Each of these senior-level positions is usually (but not absolutely) a prerequisite to promotion to a council Scout Executive or national council staff position.

==Scout executives==
Scout executives are the executive directors of the local councils, and must be commissioned professional Scouters with considerable experience. Each scout executive has been selected by a volunteer committee of the council executive board from a pool of three to six candidates provided by the National Council. According to the BSA's Rules and Regulations, the Scout executive may not be promoted from the council's professional staff that he/she would be supervising if appointed, but instead come from another council or the national council staff. The scout executive normally serves a minimum of four years, and at the continued satisfaction of the council executive board. In addition to management responsibilities, the Scout executive is the corporate secretary of the council, and the principal spokesperson to the local communities of the council. In many cases, the council executive board will refer to the Scout executive as its chief executive officer.

Council scout executives are men and women who have served the BSA as professionals for 10 or more years and in some cases 20 to 30 years. Since the 1980s, a number of women have risen through the BSA professional ranks, and there are at least seven women professionals serving in the scout executive position as of 2011.

==National Council professional staff==
Regions and areas are subdivisions of the National Council and do not have a corporate status separate from the BSA. Each region is led by the regional director who is a member of the National Council leadership team. The regional director has responsibility for the success of Scouting in his/her region, and works with an elected volunteer board representing the 55 to 70 councils in that region. The primary day-to-day role of the region is to support local council operations through the work of five to seven area directors who each serve as a field supervisor to the various local council Scout executives within his/her Area (a group of 6 to 12 councils in a geographic area consisting of a portion of one or more states). Each region also has 2 or 3 associate regional directors and a small support staff.

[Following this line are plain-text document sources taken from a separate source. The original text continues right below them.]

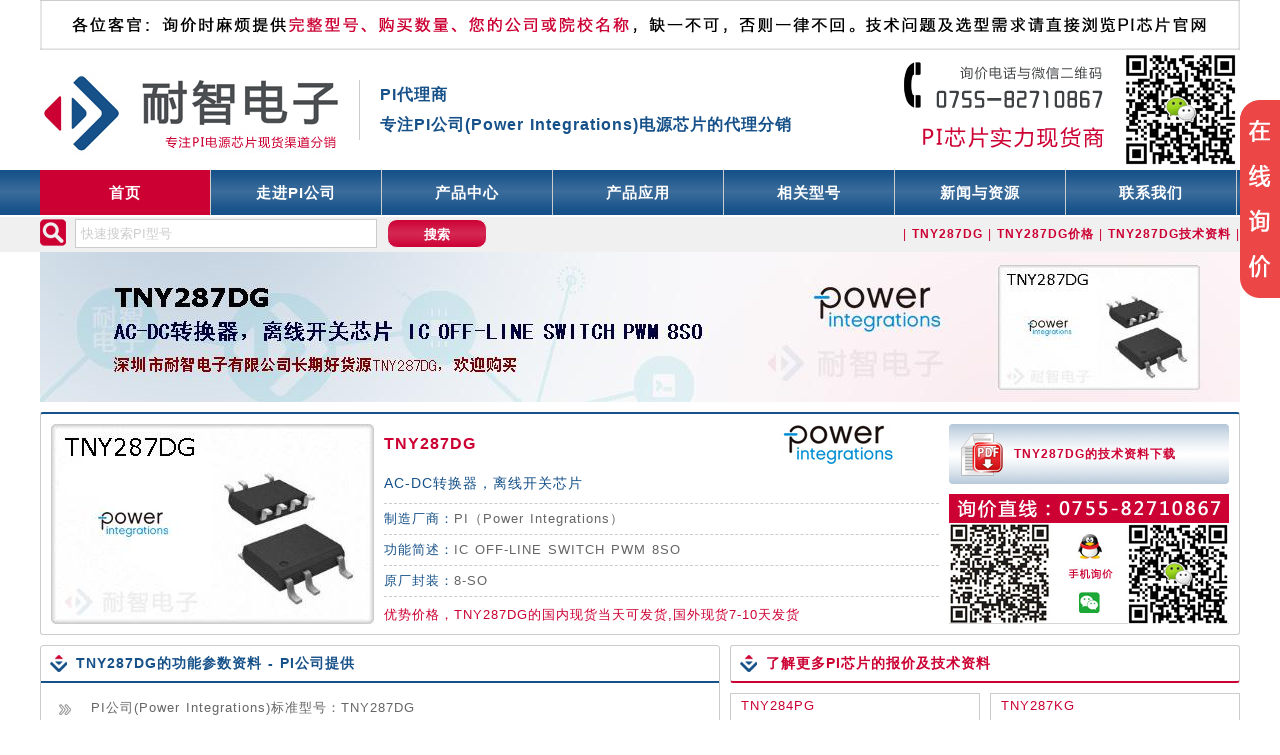

--- FILE ---
content_type: text/html
request_url: http://www.pipoweric.com/TNY287DG.html
body_size: 7393
content:
<!DOCTYPE html PUBLIC "-//W3C//DTD XHTML 1.0 Transitional//EN" "http://www.w3.org/TR/xhtml1/DTD/xhtml1-transitional.dtd">
<html xmlns="http://www.w3.org/1999/xhtml">
<head>
<meta http-equiv="Content-Type" content="text/html; charset=gb2312" />
<title>TNY287DG的报价和技术资料-PI代理商|PI芯片代理-PI公司(Power Integrations)中国总代理</title>
<meta content="TNY287DG，TNY287DG的价格，TNY287DG的技术资料" name="keywords">
<meta content="TNY287DG,PIAC-DC转换器，离线开关芯片型号,PI代理商能实时提供TNY287DG的报价和技术资料下载,是国内能长期供应TNY287DG的PI代理商之一." name="description">
<link href="http://www.pipoweric.com/images/css.css" type="text/css" rel="stylesheet">
<link rel="Shortcut Icon" href="http://www.pipoweric.com/favicon.ico">
<script type="text/javascript" src="http://www.pipoweric.com/images/js/jquery-1.7.2.min.js"></script>
<script type="text/javascript" src="http://www.pipoweric.com/kefu/kefu.js"></script>
</head>
<body>
<div class="head">
<div class="headx"><a href="http://www.pipoweric.com/"><img src="http://www.pipoweric.com/images/PI-logo.jpg" alt="PI代理，PI芯片代理，Power Integrations代理商" width="300" height="120"></a></div>
<div class="heady">
<div class="heady-1"><a href="http://www.pipoweric.com/"><b>PI代理商</b></a></div>
<div class="heady-2">专注PI公司(Power Integrations)电源芯片的代理分销</div>
<div style="clear:both"></div>
</div>
<div class="headz"></div>
<div style="clear:both"></div>
</div>
<div class="menu">
<div class="menua">
<li class="menuli"><a href="http://www.pipoweric.com/">首页</a></li>
<li><a href="http://www.pipoweric.com/aboutPI.html">走进PI公司</a></li>
<li><a href="http://www.pipoweric.com/PIproduct.html">产品中心</a></li>
<li><a href="http://www.pipoweric.com/PIapply.html">产品应用</a></li>
<li><a href="http://www.pipoweric.com/PI.html">相关型号</a></li>
<li><a href="http://www.pipoweric.com/PInews.html">新闻与资源</a></li>
<li><a href="http://www.pipoweric.com/ContactPI.html">联系我们</a></li>
<div style="clear:both"></div>
</div>
</div>
<div class="menu2">
<div class="menu2a">
<div class="menu2ax">
<form id="form1" name="form1" method="post" action="http://www.pipoweric.com/search.asp?do=1">
<input id="keyword" name="keyword" type="text" class="input-box" value="快速搜索PI型号" onFocus="if(value==defaultValue){value='';}" onBlur="if(!value){value=defaultValue;}" />
<input id="button" name="button" type="submit" class="button-box" value="搜索" />
</form>
</div>
<div class="menu2az"><span>| <a href="http://www.pipoweric.com/TNY287DG.html"><b>TNY287DG</b></a> | <a href="http://www.pipoweric.com/TNY287DG.html"><b>TNY287DG价格</b></a> | <a href="http://www.pipoweric.com/TNY287DG.html"><b>TNY287DG技术资料</b></a> |</span></div>
<div style="clear:both"></div>
</div>
</div>
<div class="banner"><img src="http://www.pipoweric.com/PI/banner/TNY287DG-banner.jpg" alt="TNY287DG的报价和技术资料" width="1200" height="150"></div>

<div class="icc">
<div class="iccx"><a href="http://www.pipoweric.com/TNY287DG.html"><img src="http://www.pipoweric.com/PI/TNY287DG.jpg" alt="TNY287DG的图片" width="323" height="200"></a></div>
<div class="iccy">
<h1 class="iccy-1"><a href="http://www.pipoweric.com/TNY287DG.html">TNY287DG</a></h1>
<div class="iccy-12"><img src="http://www.pipoweric.com/images/PI-tubiao.jpg" alt="Power Integrations图标" width="200" height="40"></div>
<div class="iccy-2">AC-DC转换器，离线开关芯片</div>
<div class="iccy-3"><span>制造厂商：</span>PI（Power Integrations）</div>
<div class="iccy-3"><span>功能简述：</span>IC OFF-LINE SWITCH PWM 8SO</div>
<div class="iccy-3"><span>原厂封装：</span>8-SO</div>
<div class="iccy-4">优势价格，TNY287DG的国内现货当天可发货,国外现货7-10天发货</div>
<div style="clear:both"></div>
</div>
<div class="iccz">
<div class="iccz-1"><a href="http://www.powerint.com/sites/default/files/product-docs/tinyswitch-4_family_datasheet.pdf" target="_blank" rel="nofollow">TNY287DG的技术资料下载</a></div>
<div class="iccz-2"><img src="http://www.pipoweric.com/images/Telephone.jpg" alt="电话询问价格" width="280" height="130"></div>
<div style="clear:both"></div>
</div>
<div style="clear:both"></div>
</div>

<div class="chip">
<div class="chipx">
<div class="btchipx">TNY287DG的功能参数资料 - PI公司提供</div>
<div class="chipx-1">
<li>PI公司(Power Integrations)标准型号：TNY287DG</li><li>制造厂家名称：Power Integrations</li><li>描述：IC OFF-LINE SWITCH PWM 8SO</li><li>系列：TinySwitch-4</li><li>输出隔离：隔离</li><li>频率范围：124kHz ~ 140kHz</li><li>电压 - 输入：85 ~ 265 VAC</li><li>电压 - 击穿：725V</li><li>电压 - 输出：-</li><li>工作温度：-40°C ~ 150°C</li><li>Power Integrations封装：8-SOIC（0.154"，3.90mm 宽）7 引线</li><li>供应商器件封装：8-SO</li><li>想获取TNY287DG的更多功能参数资料?请在本页面右侧在线下载技术资料</li>
<div style="clear:both"></div>
</div>
<div style="clear:both"></div>
</div>
<div class="chipy">
<div class="btchipy">了解更多PI芯片的报价及技术资料</div>
<li>
<div class="chipy-1"><a href="http://www.pipoweric.com/TNY284PG.html">TNY284PG</a></div>
<div class="chipy-2">A</div>
<div class="chipy-3"><a href="http://www.pipoweric.com/TNY284PG.html"><img src="http://www.pipoweric.com/PI/TNY284PG.jpg" alt="TNY284PG" width="145" height="90"></a></div>
</li>
<li>
<div class="chipy-1"><a href="http://www.pipoweric.com/TNY287KG.html">TNY287KG</a></div>
<div class="chipy-2">A</div>
<div class="chipy-3"><a href="http://www.pipoweric.com/TNY287KG.html"><img src="http://www.pipoweric.com/PI/TNY287KG.jpg" alt="TNY287KG" width="145" height="90"></a></div>
</li>
<li>
<div class="chipy-1"><a href="http://www.pipoweric.com/PFS716EG.html">PFS716EG</a></div>
<div class="chipy-2">功率因数修正PFC芯片</div>
<div class="chipy-3"><a href="http://www.pipoweric.com/PFS716EG.html"><img src="http://www.pipoweric.com/PI/PFS716EG.jpg" alt="PFS716EG" width="145" height="90"></a></div>
</li>
<li>
<div class="chipy-1"><a href="http://www.pipoweric.com/LNK353GN-TL.html">LNK353GN-TL</a></div>
<div class="chipy-2">AC-DC转换器，离线开关芯片</div>
<div class="chipy-3"><a href="http://www.pipoweric.com/LNK353GN-TL.html"><img src="http://www.pipoweric.com/PI/LNK353GN-TL.jpg" alt="LNK353GN-TL" width="145" height="90"></a></div>
</li>
<li>
<div class="chipy-1"><a href="http://www.pipoweric.com/TOP234PN.html">TOP234PN</a></div>
<div class="chipy-2">AC-DC转换器，离线开关芯片</div>
<div class="chipy-3"><a href="http://www.pipoweric.com/TOP234PN.html"><img src="http://www.pipoweric.com/PI/TOP234PN.jpg" alt="TOP234PN" width="145" height="90"></a></div>
</li>
<li>
<div class="chipy-1"><a href="http://www.pipoweric.com/TNY268GN-TL.html">TNY268GN-TL</a></div>
<div class="chipy-2">AC-DC转换器，离线开关芯片</div>
<div class="chipy-3"><a href="http://www.pipoweric.com/TNY268GN-TL.html"><img src="http://www.pipoweric.com/PI/TNY268GN-TL.jpg" alt="TNY268GN-TL" width="145" height="90"></a></div>
</li>
<div style="clear:both"></div>
</div>
<div style="clear:both"></div>
</div>

<div class="indexfoot">
<div class="foot">
<div class="foot1">
<p><a href="http://www.pipoweric.com/"><b>PI芯片代理</b></a>的长期订单优势货源：随时现货+极具竞争力的价格</p>
<p>国内知名的从事PI芯片销售的Power Integrations代理商，一手货源，大小批量出货</p>
</div>
<div class="foot2"></div>
<div style="clear:both"></div>
</div>
</div>
</body>
</HTML>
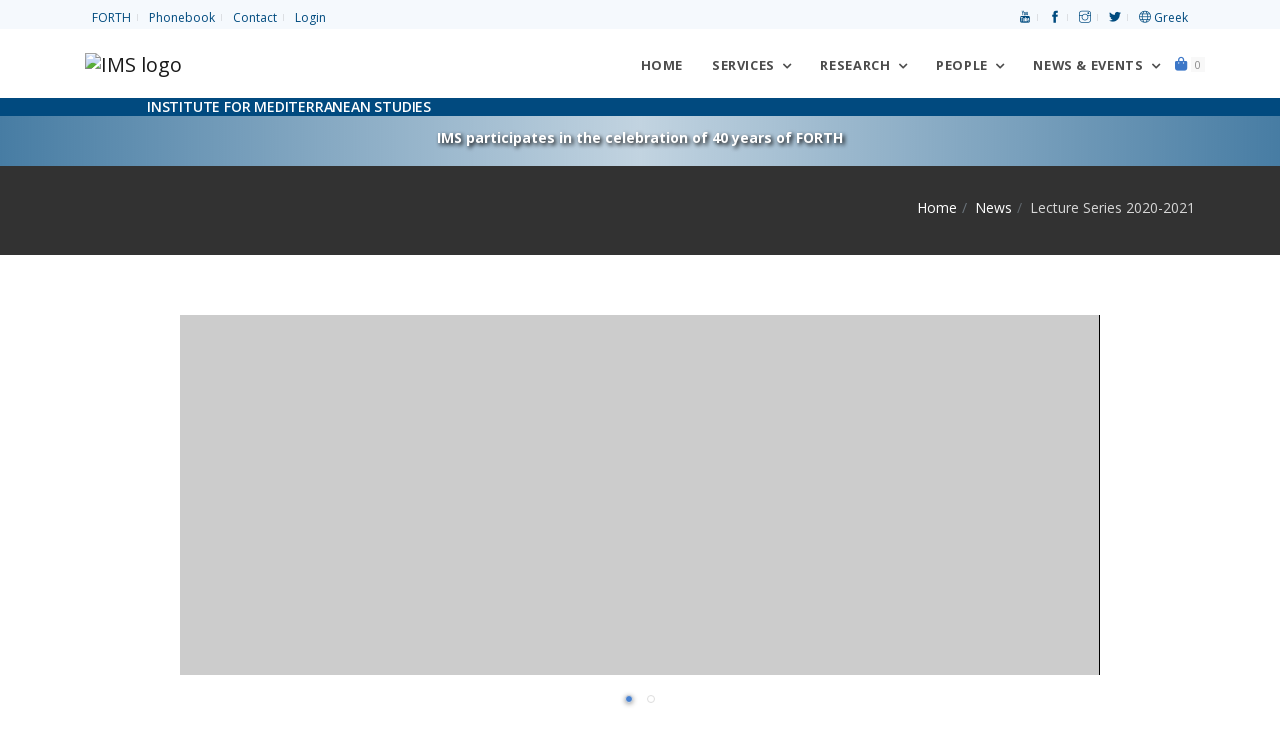

--- FILE ---
content_type: application/javascript
request_url: https://ims.forth.gr/js/ims.custom.js
body_size: 2371
content:
jQuery.noConflict();

jQuery( document ).ready(function( $ ) {
	/*UI tooltip conflict*/
	$.widget.bridge('uitooltip', $.ui.tooltip);
    /* Custom js file for IMS */
	$('#preloader').delay(500).fadeOut('slow');

    $('.nav-sticky-top').sticky({topSpacing: 0});

	//shrink header
    $(document).on('scroll', function () {
        if ($(document).scrollTop() > 150) {
            $('.nav-sticky').addClass('nav-stick-top');
        } else {
            $('.nav-sticky').removeClass('nav-stick-top');
        }
    });

    /****************
     search inline
     */
    $('.search-open').on('click', function () {
        {
            $('.search-inline').addClass('search-visible');
        }
    });
    $('.search-close').on('click', function () {
        $('.search-inline').removeClass('search-visible');
    });

	//back to top
    if ($('#back-to-top').length) {
        var scrollTrigger = 100, // px
		backToTop = function () {
			var scrollTop = $(window).scrollTop();
			if (scrollTop > scrollTrigger) {
				$('#back-to-top').addClass('show');
			} else {
				$('#back-to-top').removeClass('show');
			}
		};
        backToTop();
        $(window).on('scroll', function () {
            backToTop();
        });
        $('#back-to-top').on('click', function (e) {
            e.preventDefault();
            $('html,body').animate({
                scrollTop: 0
            }, 700);
        });
    }

    /*****maginific popup **/
    $('.popup-container').each(function () {
        $(this).magnificPopup({
            delegate: 'a',
            type: 'image',
            mainClass: 'mfp-with-zoom',
            gallery: {
                enabled: true
            },
            zoom: {
                enabled: true,
                duration: 300,
                easing: 'ease-in-out',
                opener: function (openerElement) {
                    return openerElement.is('img') ? openerElement : openerElement.find('img');
                }
            }
        });
    });

    /**popup carousel**/
    $('.lightbox-carousel').each(function () {
        $(this).magnificPopup({
            delegate: 'a',
            type: 'image',
            mainClass: 'mfp-with-zoom',
            gallery: {
                enabled: true
            },
            zoom: {
                enabled: true,
                duration: 300,
                easing: 'ease-in-out',
                opener: function (openerElement) {
                    return openerElement.is('img') ? openerElement : openerElement.find('img');
                }
            }
        });
    });

    /**youtube video popup**/
    $('.modal-video').magnificPopup({
        type: 'iframe'
    });

    /**form popup popup**/
    $('.popup-content').magnificPopup({
        type: 'inline',
        mainClass: 'mfp-with-zoom',
        preloader: true
    });

    /**on load modal**/
    setTimeout(function () {
        if ($('#onloadModal').length) {
            $.magnificPopup.open({
                items: {
                    src: '#onloadModal'
                },
                type: 'inline'
            });
        }
    }, 1000);

    /**sticky sidebar**/
    jQuery('.sticky-content, .sticky-sidebar').theiaStickySidebar({
		// Settings
        additionalMarginTop: 30
    });

    wow = new WOW(
		{
			boxClass: 'wow',
			animateClass: 'animated',
			offset: 0,
			mobile: true,
			live: true
		}
    );
    wow.init();

    //tooltips
    $('[data-toggle="tooltip"]').tooltip();
	$('.profile-info').tooltip({placement : 'bottom', html: true, offset: 0, trigger: 'click'});

    //popover
    $('[data-toggle="popover"]').popover();

	//knob circle progress bar
    $('.progress-circle').knob();

	//text illate
    $('.tlt').textillate({
        loop: true
    });

	//toggleCircle = function(e) {
	/* $('.show-more-content').on('click', function(e) {
	  if ($(e.children).attr("class").includes('down')) {
		$(e.children).removeClass("fa-chevron-down");
		$(e.children).addClass("fa-chevron-up");
	  } else {
		$(e.children).removeClass("fa-chevron-up");
		$(e.children).addClass("fa-chevron-down");
	  }
	}); */

	$('.show-more-content').on('shown.bs.collapse', function() {
		//$(".show-more-toggle").addClass('fa-chevron-down').removeClass('fa-chevron-up');
		//$(this).prev(".show-more-content").find(".show-more-toggle").removeClass("fa-chevron-down").addClass("fa-chevron-up");
		$(this).prev(".show-more-content").find(".show-more-toggle").removeClass("fa-chevron-up").addClass("fa-chevron-down");
	  });

	$('.show-more-content').on('hidden.bs.collapse', function() {
		//$(".show-more-toggle").addClass('fa-chevron-up').removeClass('fa-chevron-down');
		//$(this).prev(".show-more-content").find(".show-more-toggle").removeClass("fa-chevron-up").addClass("fa-chevron-down");
		$(this).prev(".show-more-content").find(".show-more-toggle").removeClass("fa-chevron-down").addClass("fa-chevron-up");
	  });

    //smooth scroll
    smoothScroll.init({
        selector: '[data-scroll]', // Selector for links (must be a class, ID, data attribute, or element tag)
        speed: 1000, // Integer. How fast to complete the scroll in milliseconds
        easing: 'easeInOutCubic', // Easing pattern to use
        offset: 0, // Integer. How far to offset the scrolling anchor location in pixels
        callback: function (anchor, toggle) {} // Function to run after scrolling
    });

    //particle
    $('#particles').particleground({
        dotColor: '#7aabe7',
        lineColor: '#7aabe7'
    });

    //blog masonry
    var $container = $('#blog-masonry');
    $container.imagesLoaded(function () {
        $container.masonry({
            itemSelector: '.post-masonry'
        });
    });

    $('.typed').typed({
        strings: ['Beautifully', 'Easily', 'Fast'],
        typeSpeed: 50,
        backSpeed: 10,
        backDelay: 2000,
        showCursor: false,
        loop: true
    });

	$('.carousel-news-item').owlCarousel({
		//navigation : true, // Show next and prev buttons
		slideSpeed : 300,
		paginationSpeed : 400,
		items : 1,
		//margin:10,
		video:true,
		//videoHeight: true,
		lazyLoad:true,
		center:true,
		videoWidth: 640,
		videoHeight: 360,
		//itemsDesktop : false,
		//itemsDesktopSmall : false,
		//itemsTablet: false,
		//itemsMobile : false
	});

	$('#history-groups').mouseover(function(){
		$('.history').addClass('grow');
	});
	$('#history-groups').mouseout(function(){
		$('.history').removeClass('grow');
	});
	$('#culture-groups').mouseover(function(){
		$('.culture').addClass('grow');
	});
	$('#culture-groups').mouseout(function(){
		$('.culture').removeClass('grow');
	});
	$('#geoinformatics-groups').mouseover(function(){
		$('.geoinformatics').addClass('grow');
	});
	$('#geoinformatics-groups').mouseout(function(){
		$('.geoinformatics').removeClass('grow');
	});

	const $cartQuantity = $('#cart-quantity');
	const $addToCart = $('.btn-add-to-cart');
	const $itemQuantities = $('.item-quantity');

	$addToCart.click(ev => {
		ev.preventDefault();
		const $this = $(ev.target);
		const id = $this.closest('.cart-item').data('key');
		console.log(id);
		$.ajax({
		  method: 'POST',
		  url: $this.attr('href'),
		  data: {id},
		  success: function(){
		    console.log(arguments)
		    $cartQuantity.text(parseInt($cartQuantity.text() || 0) + 1);
		  }
		})
	});

	$itemQuantities.change(ev => {
		const $this = $(ev.target);
		let $tr = $this.closest('tr');
		const $td = $this.closest('td');
		const id = $tr.data('id');

		$.ajax({
		  method: 'post',
		  url: $tr.data('url'),
		  data: {id, quantity: $this.val()},
		  success: function(result){
		    $cartQuantity.text(result.quantity);
		    $td.next().text(result.price);
		  }
		})
	});
});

The National Council is staffed by professionals and support staff working under the direction of the Chief Scout Executive, the majority of whom have worked in local councils... The Chief Scout Executive is selected by a special committee of the National Executive Board, usually from candidates who have worked in multiple council Scout executive positions and one or more senior national leadership roles. The Chief Scout Executive is the BSA chief executive officer responsible for all day-to-day operations of the BSA and senior manager of all national and regional staff, and serves at the continued satisfaction of the National Executive Board.